Well I guess I'll start at the beginning. I smoked as a kid started at about 9 years old and by the time I had a steady income (paperboy :) I always had a pack with me. By the time I was 18 years old I was smoking 2 packs a day my health was heading south and I was completely disgusted with the habit and quit cold turkey with basically just the help of chewing gum ... or so I thought ... it turned out I didn't quit ... I just paused.
The pause lasted for 14 years.
Like an idiot, out with some friends at a bar over a holiday weekend 11 years ago, I took ONE drag. Just ONE drag I thought ... hell ... ONE drag couldn't kill me. That ONE drag got me stoned ... It was awesome!! The rush through my body after not having a drag for 14 years ... Intense!! And of course I had it totally under control ... I mean it was at least 2 weeks before I was out with friends again and took another drag ... hell it was probably 2 months before I was out with friends smoking the whole cigarette ... Ohh but I still had it under control ... yeah right. Within one year I was back at 2 packs a day.
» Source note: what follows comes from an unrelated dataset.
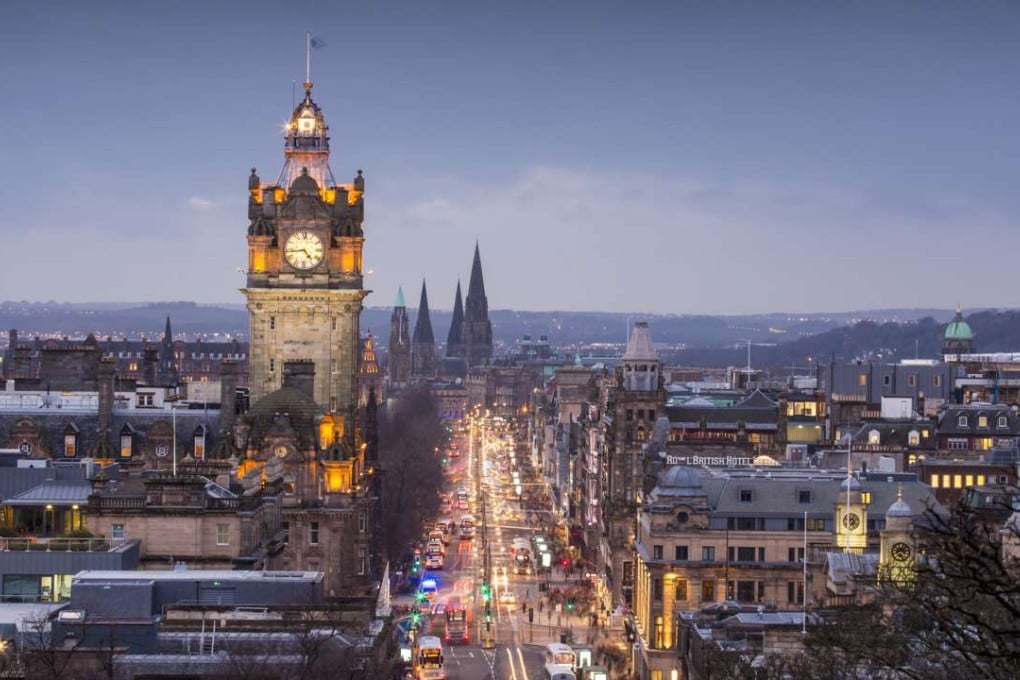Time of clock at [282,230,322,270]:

Two packs a day for the last decade. I'm now 44 years old. I quit smoking September 2nd, 2006. Cold turkey once again... well maybe with the help of sunflower seeds :) I've just past the 4 month mark and believe I've jumped over a milestone ... yesterday for the first time since I've quit I don't believe I thought about smoking all day.
If I get a craving I chant to myself "ONE drag = two packs a day". The first week was tough ... the second even tougher ... hell ... the first two months were pretty tough!! I finally think that I'm breaking the habit at the cerebral level ... reprogramming the mind is the true key. I'm sure I've been over the nicotine addiction for a couple of months and that now my cravings are psychological.
I believe I was able to quit this time because like when I was 18 once again I had become [b]Totally Disgusted[/b] with smoking and being a smoker. I did increase the amount I smoked in the last few months before I quit to progress the disgust ... then picked a day. I chose Saturday September 2nd, 2006 ... labor day weekend ... so that I would have three days under my belt before having to return to work.